>> Start INFORMATION GIVEN

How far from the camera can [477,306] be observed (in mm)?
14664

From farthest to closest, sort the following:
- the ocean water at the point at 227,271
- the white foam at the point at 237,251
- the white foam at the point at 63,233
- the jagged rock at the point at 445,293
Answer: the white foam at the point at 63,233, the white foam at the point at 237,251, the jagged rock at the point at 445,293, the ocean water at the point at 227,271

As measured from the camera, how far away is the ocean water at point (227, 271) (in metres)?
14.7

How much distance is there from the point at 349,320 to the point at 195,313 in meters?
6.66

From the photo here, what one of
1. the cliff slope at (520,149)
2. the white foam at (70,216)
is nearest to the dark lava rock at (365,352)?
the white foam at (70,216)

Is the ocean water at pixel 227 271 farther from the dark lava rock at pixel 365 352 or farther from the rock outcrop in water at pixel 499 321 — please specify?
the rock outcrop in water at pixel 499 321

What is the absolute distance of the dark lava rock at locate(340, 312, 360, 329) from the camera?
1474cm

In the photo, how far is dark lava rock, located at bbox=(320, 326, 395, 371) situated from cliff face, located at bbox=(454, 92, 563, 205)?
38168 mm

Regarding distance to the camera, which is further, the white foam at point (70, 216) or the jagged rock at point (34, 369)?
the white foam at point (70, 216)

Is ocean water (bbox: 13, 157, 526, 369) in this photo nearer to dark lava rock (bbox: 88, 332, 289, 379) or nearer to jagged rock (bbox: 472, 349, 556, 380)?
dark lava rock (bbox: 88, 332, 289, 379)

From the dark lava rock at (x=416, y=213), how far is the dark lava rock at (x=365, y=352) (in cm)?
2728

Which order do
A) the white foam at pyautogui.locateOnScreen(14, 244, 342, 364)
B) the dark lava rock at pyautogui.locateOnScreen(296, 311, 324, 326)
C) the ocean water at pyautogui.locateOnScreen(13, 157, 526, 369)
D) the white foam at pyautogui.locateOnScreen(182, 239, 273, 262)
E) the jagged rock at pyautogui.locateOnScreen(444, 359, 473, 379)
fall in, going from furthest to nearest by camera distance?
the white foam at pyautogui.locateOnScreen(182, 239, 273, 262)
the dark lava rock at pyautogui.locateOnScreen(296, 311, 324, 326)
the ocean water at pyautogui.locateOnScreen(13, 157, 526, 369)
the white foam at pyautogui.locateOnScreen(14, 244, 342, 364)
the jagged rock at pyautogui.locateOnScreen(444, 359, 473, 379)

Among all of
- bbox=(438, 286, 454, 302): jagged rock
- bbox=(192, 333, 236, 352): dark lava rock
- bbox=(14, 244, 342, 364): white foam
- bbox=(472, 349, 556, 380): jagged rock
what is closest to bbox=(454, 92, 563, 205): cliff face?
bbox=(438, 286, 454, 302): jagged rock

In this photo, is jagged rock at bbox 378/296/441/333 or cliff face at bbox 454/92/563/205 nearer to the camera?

>> End INFORMATION GIVEN

WHAT IS NEEDED — Rewrite the material from the line with "Among all of" through the end, changing "cliff face" to "cliff wall" and keeping everything else identical. Return only those lines.

OUTPUT BELOW —
Among all of
- bbox=(438, 286, 454, 302): jagged rock
- bbox=(192, 333, 236, 352): dark lava rock
- bbox=(14, 244, 342, 364): white foam
- bbox=(472, 349, 556, 380): jagged rock
what is closest to bbox=(454, 92, 563, 205): cliff wall?
bbox=(438, 286, 454, 302): jagged rock

In this photo, is jagged rock at bbox 378/296/441/333 or cliff wall at bbox 454/92/563/205 nearer to the camera?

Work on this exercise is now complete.